NU Scholarship pendampingan S2 dan S3 Luar Negeri di Pondok Pesantren Al Hikam, Kota Depok, Jawa Barat pada Sabtu (20/7/2024). (Foto: Erik Alga Lesmana)
Jakarta, NU Online
Komunikasi akademik tidak cukup dengan kata-kata saja untuk mempresentasikan ide gagasan, tetapi harus diikuti kemampuan menulis. Dengan menulis maka ide yang cerdas dan gagasan yang inovatif, suatu saat akan dikenal. Selain itu, tulisan bisa jadi akan menjadi dirkusus penelitian yang akan terus dikembangkan selanjutnya.
Hal itu disampaikan Aris Adi Leksono saat mengisi materi Praktik Komunikasi Akademik pada kegiatan NU Scholarship pendampingan S2 dan S3 Luar Negeri dilaksanakan oleh PP Lakpesdam mitra Baznas dan PBNU di Pondok Pesantren Al Hikam, Kota Depok, Jawa Barat pada Sabtu (20/7/2024).
"Saya kira ciri-ciri dalam komunikasi akademik, bukan hanya sekedar ngomong dan beretorika saja tapi kemudian dapat didekomuntasikan dalam bentuk tulisan, baik tulisan ilmiah maupun publikasi ilmiah lainnya," ujar lulusan doktoral S3 Uninus Bandung itu.
Dosen Universitas KH Abdul Chalim Mojokerto Jawa Timur itu menjelaskan ide gagasan yang akan dituangkan dalam bentuk tugas akhir perkuliahan, penting untuk dirancang dari awal, karena akan menentukan ketepatan dan keberhasilan. Di sisi lain, ide gagasan perlu dibangun argumentasi yang matang.
"Bahwa ide gagasan itu mempunyai dampak positif untuk masyarakat. Komunikasi akademik bukan sekadar tahu isi ide gagasan, tapi dapat disetujui. Kemudian dapat dibantu dan diarahkan oleh dosen pembimbing untuk merealisasikan. Orientasi yang berlanjut dan konkret untuk langsung direalisasikan dengan begitu akan memperlancar proses akademik,” ujar Sekretarus Umum PP Pergunu itu.
Lebih lanjut, Aris mengungkapkan bahwa sikap dan perilaku juga penting untuk diperhatikan dalam komunikasi akademik; terutama memahami terlebih dahulu setiap orang dan asal daerah yang mempunyai cara menghormati berbeda-beda. Maka dari itu perlu mengetahui latar belakang seseorang demi menghindari perilaku yang dianggap kurang baik.

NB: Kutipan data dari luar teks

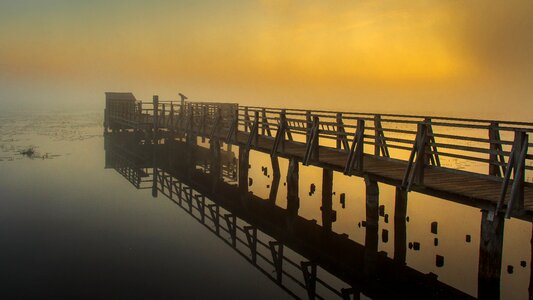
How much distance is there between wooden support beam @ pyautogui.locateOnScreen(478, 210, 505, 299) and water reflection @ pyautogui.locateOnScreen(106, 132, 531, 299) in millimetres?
20

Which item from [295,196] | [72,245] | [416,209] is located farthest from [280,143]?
[72,245]

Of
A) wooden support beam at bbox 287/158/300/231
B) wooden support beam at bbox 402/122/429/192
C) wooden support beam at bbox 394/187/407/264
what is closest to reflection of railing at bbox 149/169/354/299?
wooden support beam at bbox 287/158/300/231

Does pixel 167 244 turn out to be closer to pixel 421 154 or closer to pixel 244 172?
pixel 244 172

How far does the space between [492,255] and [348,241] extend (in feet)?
18.5

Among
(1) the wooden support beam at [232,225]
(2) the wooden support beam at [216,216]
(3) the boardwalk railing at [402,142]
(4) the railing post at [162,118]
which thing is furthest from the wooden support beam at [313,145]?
(4) the railing post at [162,118]

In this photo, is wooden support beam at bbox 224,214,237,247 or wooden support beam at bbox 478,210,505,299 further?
wooden support beam at bbox 224,214,237,247

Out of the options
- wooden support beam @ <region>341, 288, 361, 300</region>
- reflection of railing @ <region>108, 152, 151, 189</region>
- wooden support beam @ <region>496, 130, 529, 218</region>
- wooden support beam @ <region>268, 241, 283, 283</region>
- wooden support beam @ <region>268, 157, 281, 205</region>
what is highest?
wooden support beam @ <region>496, 130, 529, 218</region>

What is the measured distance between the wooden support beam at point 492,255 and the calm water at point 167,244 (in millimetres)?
1905

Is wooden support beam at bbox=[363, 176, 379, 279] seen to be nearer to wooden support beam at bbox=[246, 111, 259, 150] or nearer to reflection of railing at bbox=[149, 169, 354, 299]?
reflection of railing at bbox=[149, 169, 354, 299]

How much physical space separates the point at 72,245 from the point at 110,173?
50.1ft

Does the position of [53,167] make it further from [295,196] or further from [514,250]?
[514,250]

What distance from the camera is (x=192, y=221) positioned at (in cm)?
1791

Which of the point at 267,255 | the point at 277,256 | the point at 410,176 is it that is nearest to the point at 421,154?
the point at 410,176

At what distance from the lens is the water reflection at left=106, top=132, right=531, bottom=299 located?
11188 millimetres
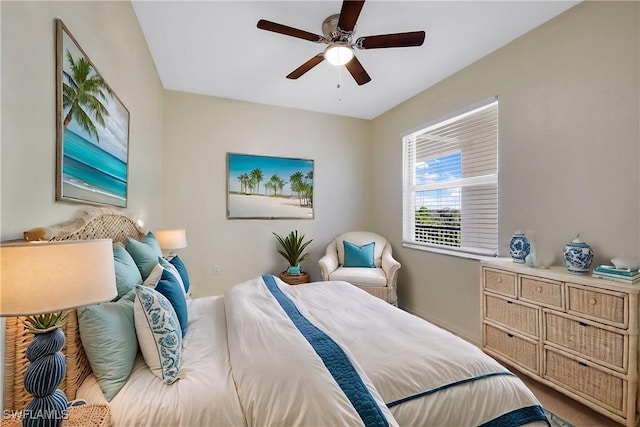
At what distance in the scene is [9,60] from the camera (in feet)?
3.01

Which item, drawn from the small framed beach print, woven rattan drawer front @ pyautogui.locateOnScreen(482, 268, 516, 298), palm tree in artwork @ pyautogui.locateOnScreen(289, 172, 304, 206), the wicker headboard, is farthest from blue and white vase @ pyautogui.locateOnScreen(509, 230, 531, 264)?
the wicker headboard

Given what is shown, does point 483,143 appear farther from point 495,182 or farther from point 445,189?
point 445,189

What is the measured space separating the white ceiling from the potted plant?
1.85 m

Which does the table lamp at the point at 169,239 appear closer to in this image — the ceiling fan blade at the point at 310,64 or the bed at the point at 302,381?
the bed at the point at 302,381

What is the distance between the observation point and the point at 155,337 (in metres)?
1.18

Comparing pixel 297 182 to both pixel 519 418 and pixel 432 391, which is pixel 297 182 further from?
pixel 519 418

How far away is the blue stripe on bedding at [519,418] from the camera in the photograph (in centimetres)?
110

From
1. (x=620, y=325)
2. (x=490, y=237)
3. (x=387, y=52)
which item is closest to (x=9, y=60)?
(x=387, y=52)

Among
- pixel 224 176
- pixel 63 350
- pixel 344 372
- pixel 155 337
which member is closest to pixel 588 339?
pixel 344 372

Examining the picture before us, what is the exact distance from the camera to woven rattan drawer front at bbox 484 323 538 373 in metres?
2.01

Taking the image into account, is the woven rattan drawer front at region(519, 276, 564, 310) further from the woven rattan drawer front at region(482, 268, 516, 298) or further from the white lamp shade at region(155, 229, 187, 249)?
the white lamp shade at region(155, 229, 187, 249)

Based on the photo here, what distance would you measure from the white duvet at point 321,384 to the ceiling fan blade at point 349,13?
180cm

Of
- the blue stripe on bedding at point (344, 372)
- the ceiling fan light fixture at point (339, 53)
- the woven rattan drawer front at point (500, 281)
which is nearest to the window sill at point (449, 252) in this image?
the woven rattan drawer front at point (500, 281)

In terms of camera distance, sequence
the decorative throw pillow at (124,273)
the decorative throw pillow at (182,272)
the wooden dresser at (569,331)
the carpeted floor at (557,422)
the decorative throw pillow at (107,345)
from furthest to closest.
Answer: the decorative throw pillow at (182,272) → the carpeted floor at (557,422) → the wooden dresser at (569,331) → the decorative throw pillow at (124,273) → the decorative throw pillow at (107,345)
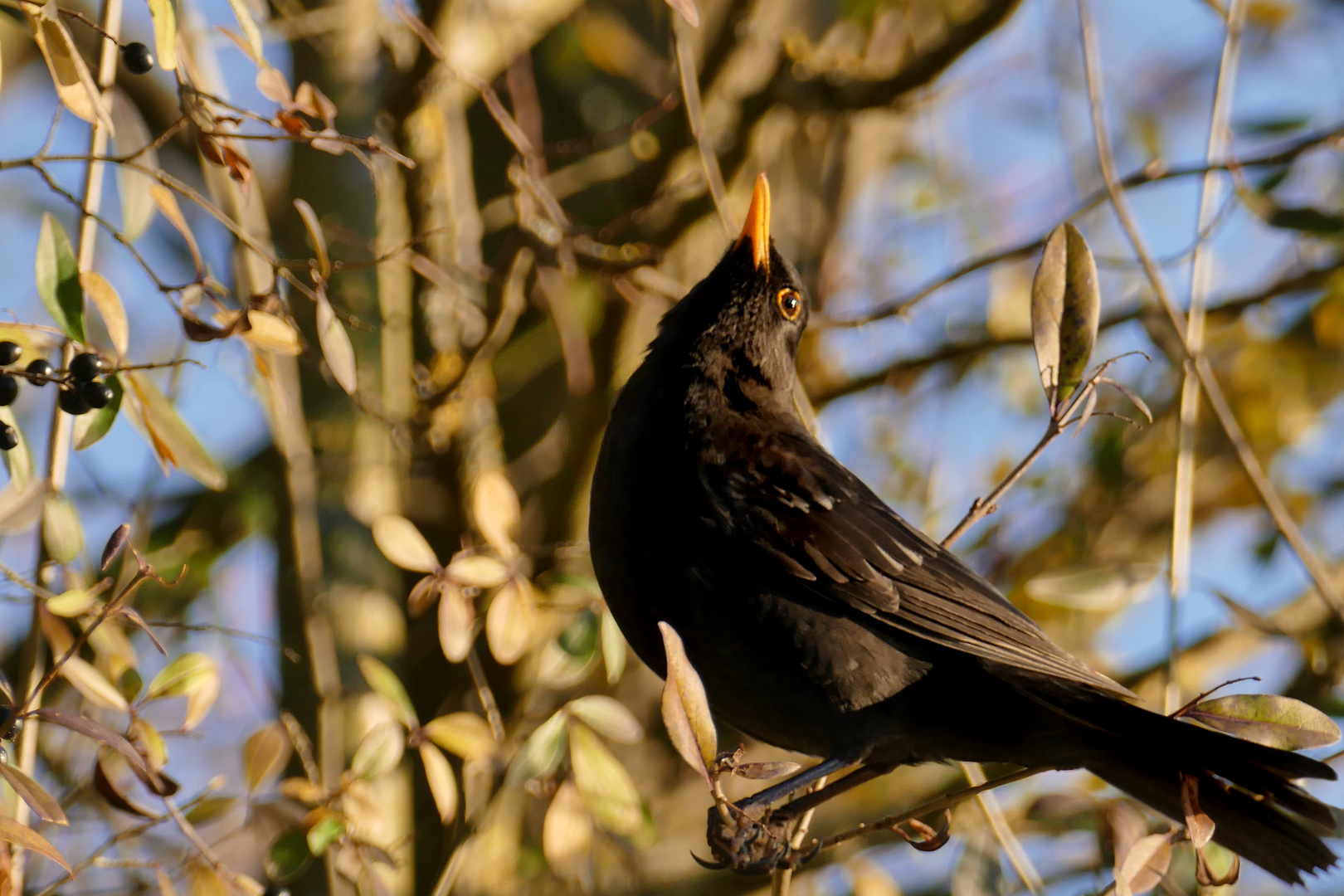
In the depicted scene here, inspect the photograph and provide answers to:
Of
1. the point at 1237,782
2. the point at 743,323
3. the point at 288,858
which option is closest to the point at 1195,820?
the point at 1237,782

"Begitu pula ketika melanjutkan jenjang pendidikan di luar negeri, dimana komunikasi akademik mungkin bisa saja berbeda dengan di Indonesia mengenai cara menghormati para dosen atau profesor pembimbing,” ungkap Aris.
Komunikasi akademik juga perlu diperhatikan situasi dan kondisi terutama pembimbing tugas akademik. Hal itu untuk menghindari kesan terpaksa atau memaksa demi tugas dapat segera selesai.

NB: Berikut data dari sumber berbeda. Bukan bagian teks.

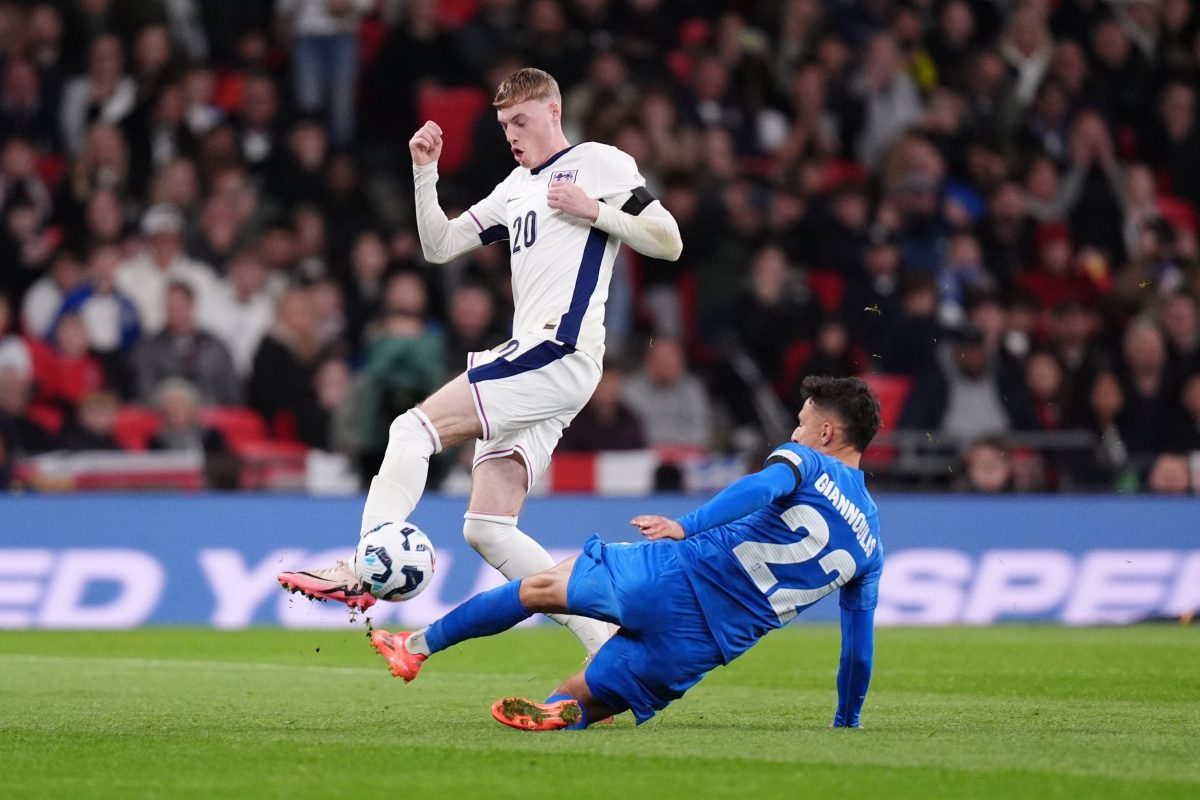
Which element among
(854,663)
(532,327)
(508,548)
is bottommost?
(854,663)

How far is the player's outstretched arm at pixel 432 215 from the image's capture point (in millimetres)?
8172

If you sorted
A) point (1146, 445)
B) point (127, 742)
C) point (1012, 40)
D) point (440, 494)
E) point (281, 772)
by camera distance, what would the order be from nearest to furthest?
point (281, 772) → point (127, 742) → point (440, 494) → point (1146, 445) → point (1012, 40)

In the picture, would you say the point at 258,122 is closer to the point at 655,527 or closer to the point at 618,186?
the point at 618,186

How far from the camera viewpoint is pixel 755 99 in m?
18.7

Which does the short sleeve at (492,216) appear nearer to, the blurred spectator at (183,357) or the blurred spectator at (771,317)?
the blurred spectator at (183,357)

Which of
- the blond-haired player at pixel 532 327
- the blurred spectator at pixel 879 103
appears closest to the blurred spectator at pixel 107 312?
the blurred spectator at pixel 879 103

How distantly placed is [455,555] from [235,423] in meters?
2.26

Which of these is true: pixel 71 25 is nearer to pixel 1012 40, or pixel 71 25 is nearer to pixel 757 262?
pixel 757 262

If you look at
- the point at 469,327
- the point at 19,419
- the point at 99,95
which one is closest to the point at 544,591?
the point at 469,327

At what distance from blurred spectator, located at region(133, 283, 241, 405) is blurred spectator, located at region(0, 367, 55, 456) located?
96 centimetres

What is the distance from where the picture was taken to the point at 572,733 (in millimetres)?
7062

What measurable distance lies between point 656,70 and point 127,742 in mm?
12100

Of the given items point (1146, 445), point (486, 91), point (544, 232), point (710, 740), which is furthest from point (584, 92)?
point (710, 740)

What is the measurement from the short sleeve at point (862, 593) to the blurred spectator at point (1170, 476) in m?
8.28
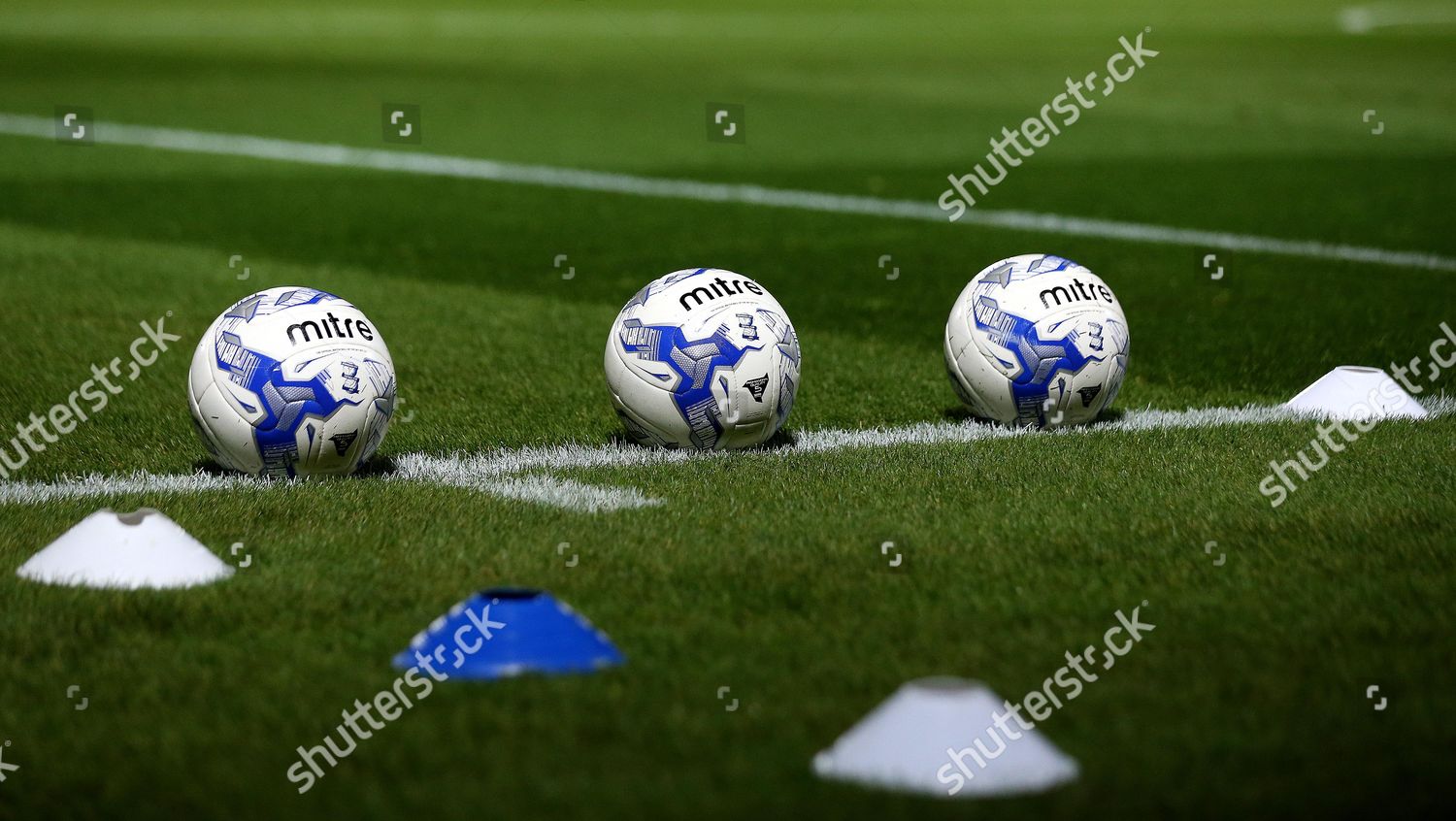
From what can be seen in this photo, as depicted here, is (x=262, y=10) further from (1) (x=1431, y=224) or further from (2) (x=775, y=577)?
(2) (x=775, y=577)

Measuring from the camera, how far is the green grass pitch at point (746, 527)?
172 inches

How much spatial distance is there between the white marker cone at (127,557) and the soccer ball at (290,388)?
3.68ft

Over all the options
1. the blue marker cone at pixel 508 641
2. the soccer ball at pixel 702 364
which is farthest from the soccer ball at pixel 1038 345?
the blue marker cone at pixel 508 641

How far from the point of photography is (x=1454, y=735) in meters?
4.46

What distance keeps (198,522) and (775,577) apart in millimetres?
2129

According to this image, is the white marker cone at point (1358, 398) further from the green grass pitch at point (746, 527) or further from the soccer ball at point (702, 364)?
the soccer ball at point (702, 364)

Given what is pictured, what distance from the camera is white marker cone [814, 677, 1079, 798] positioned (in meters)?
4.16

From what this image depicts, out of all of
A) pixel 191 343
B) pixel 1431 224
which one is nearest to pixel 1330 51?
pixel 1431 224

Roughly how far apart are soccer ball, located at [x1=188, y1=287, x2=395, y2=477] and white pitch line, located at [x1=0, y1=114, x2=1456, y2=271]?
29.6 feet

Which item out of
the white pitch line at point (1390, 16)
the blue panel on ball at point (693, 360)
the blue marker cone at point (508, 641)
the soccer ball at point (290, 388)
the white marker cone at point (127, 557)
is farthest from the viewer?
the white pitch line at point (1390, 16)

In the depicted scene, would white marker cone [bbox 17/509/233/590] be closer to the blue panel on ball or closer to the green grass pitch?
the green grass pitch

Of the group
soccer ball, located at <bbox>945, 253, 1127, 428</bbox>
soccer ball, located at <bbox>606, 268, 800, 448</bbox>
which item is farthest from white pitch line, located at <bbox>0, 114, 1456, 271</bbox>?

"Salah satu bentuk menghargai yaitu untuk mengetahui situasi dosen, tidak kemudian memaksa, pengen cepat selesai dosen di mana saja dikejar-kejar terus. Yang ada, dosen malah tidak nyaman," tegas Aris.

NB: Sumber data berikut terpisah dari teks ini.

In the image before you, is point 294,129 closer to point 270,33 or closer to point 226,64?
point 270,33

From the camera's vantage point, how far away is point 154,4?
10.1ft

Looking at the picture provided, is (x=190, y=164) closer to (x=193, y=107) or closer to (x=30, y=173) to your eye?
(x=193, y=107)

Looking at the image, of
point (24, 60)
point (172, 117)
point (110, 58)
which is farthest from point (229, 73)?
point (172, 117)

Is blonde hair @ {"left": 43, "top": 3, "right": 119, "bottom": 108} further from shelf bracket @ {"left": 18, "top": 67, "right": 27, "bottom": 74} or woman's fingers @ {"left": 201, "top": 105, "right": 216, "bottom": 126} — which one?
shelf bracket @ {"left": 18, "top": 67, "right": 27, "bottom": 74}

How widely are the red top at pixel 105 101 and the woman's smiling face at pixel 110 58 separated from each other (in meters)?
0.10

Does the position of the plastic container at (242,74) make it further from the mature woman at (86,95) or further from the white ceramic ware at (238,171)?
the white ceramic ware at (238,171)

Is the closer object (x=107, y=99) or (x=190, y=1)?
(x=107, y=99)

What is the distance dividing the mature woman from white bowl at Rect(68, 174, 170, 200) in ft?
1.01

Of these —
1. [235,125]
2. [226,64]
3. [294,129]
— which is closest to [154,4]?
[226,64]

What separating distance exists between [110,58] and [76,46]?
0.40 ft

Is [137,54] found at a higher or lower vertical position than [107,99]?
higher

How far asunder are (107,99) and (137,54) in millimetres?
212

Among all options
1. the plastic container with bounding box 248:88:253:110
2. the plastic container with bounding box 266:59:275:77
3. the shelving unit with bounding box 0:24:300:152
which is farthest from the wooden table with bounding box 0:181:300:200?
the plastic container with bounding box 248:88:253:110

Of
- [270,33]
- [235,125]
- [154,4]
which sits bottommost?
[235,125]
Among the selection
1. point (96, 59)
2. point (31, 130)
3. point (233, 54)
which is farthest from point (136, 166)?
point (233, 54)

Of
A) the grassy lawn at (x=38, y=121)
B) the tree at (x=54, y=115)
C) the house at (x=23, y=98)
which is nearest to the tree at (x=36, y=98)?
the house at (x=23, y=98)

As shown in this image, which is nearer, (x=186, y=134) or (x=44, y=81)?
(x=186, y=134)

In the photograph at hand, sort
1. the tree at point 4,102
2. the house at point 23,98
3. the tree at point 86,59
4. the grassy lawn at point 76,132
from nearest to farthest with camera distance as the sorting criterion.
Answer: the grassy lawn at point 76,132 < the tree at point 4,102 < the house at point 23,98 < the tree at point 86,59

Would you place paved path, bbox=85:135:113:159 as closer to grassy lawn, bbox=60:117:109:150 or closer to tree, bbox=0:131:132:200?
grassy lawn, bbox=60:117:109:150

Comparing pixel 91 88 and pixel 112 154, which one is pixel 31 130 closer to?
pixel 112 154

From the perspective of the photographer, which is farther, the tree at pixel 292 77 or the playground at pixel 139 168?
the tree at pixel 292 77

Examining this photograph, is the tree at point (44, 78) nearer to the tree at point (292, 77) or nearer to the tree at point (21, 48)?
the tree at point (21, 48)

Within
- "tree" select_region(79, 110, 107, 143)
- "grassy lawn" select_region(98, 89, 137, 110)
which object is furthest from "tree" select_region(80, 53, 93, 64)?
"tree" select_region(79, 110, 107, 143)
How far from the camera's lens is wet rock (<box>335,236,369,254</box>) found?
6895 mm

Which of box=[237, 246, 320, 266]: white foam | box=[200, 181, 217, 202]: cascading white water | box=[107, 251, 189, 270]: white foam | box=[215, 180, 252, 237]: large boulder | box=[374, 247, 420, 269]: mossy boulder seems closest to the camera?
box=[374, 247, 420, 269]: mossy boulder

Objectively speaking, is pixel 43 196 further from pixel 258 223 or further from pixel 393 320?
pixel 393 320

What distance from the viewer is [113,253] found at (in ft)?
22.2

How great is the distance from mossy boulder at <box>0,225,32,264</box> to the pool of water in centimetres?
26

Aris menegaskan bahwa di lingkungan akademik jujur adalah kunci. Perlu diketahui bahwa para dosen biasanya sudah kaya akan literasi. Menurutnya, kadang disuguhkan literasi oleh mahasiswa yang sudah dirancang, dosen justru lebih dulu tahu dengan menunjukkan referensinya.
"Bahwa penelitian yang hendak kita lakukan sudah lebih dulu dilakukan oleh orang lain. Kemudian akan dijelaskan perbedaannya dari penelitian yang sudah ada. Kalau sejak awal sudah jujur dalam komunikasi akademik, maka ke depannya akan terasa mudah. Pada situasi tertentu juga butuh banyak mendengar dan memahami setiap arahan yg diberikan oleh pembimbing untuk ide gagasan yang hendak dikembangkan," jelas Aris.
Aris mengungkapkan salah satu kelemahan komunikasi akademik adalah tidak memahami latar belakang sosial dan budaya. Berprasangka buruk dan pesimis kadang kala muncul ketika belum menemukan solusi. Hal itu menurut Aris, termasuk dalam kelemahan komunikasi akademik.
"Termasuk prasangka buruk dan pesimis juga bagian dari kelemahan komunikasi akademik. Sehingga, kadang merasa takut untuk melangkah, mengirim pesan ke dosen juga terasa berat, kurang percaya diri. Kondisi ini perlu dilawan selama menjalankan prinsip kejujuran," tutup Aris.